======== Extrait choisi ========

Dans un état où pendant des siècles le pouvoir central est demeuré absolu et arbitraire, où les représentans du pouvoir ont longtemps pu se permettre impunément toutes les fraudes et toutes les tyrannies, une magistrature élective peut être au contraire un agent de moralisation pour la société comme pour le pouvoir. Ce peut être le meilleur moyen de relever la dignité de la justice et d’assurer l’indépendance avec l’intégrité du juge. Aussi, sans crainte de choquer le préjugé vulgaire et au risque de sembler paradoxal, oserai-je confesser que, si la justice élective me paraît quelque part à sa place et quelque part utile, c’est dans un empire absolu, dans un état bureaucratique comme l’empire russe.

========

Énoncé du problème
Citez mot pour mot le passage de l'extrait sur la magistrature élective, en commençant aux mots « Dans un état où » et en vous arrêtant après « comme l’empire russe. ».

======== Section des données ========

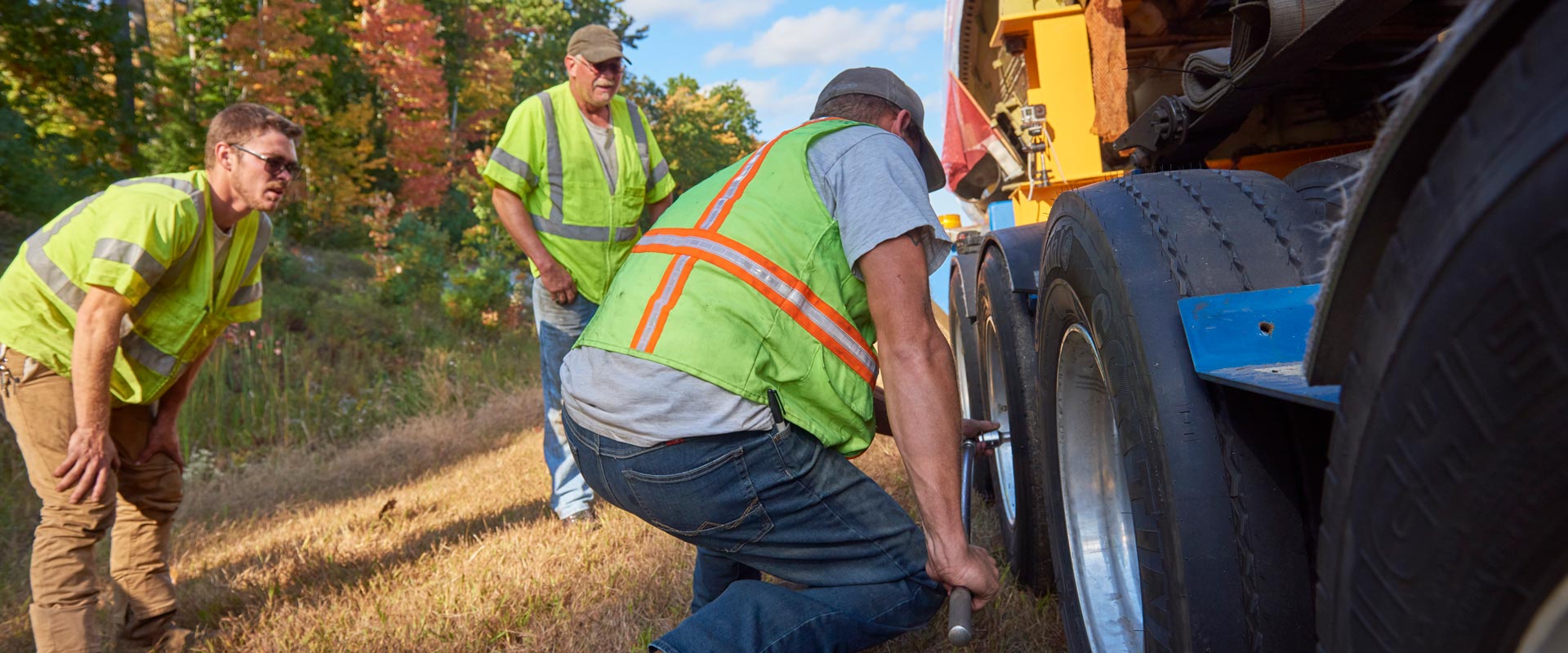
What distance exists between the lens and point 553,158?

========

Réponse proposée
Dans un état où pendant des siècles le pouvoir central est demeuré absolu et arbitraire, où les représentans du pouvoir ont longtemps pu se permettre impunément toutes les fraudes et toutes les tyrannies, une magistrature élective peut être au contraire un agent de moralisation pour la société comme pour le pouvoir. Ce peut être le meilleur moyen de relever la dignité de la justice et d’assurer l’indépendance avec l’intégrité du juge. Aussi, sans crainte de choquer le préjugé vulgaire et au risque de sembler paradoxal, oserai-je confesser que, si la justice élective me paraît quelque part à sa place et quelque part utile, c’est dans un empire absolu, dans un état bureaucratique comme l’empire russe.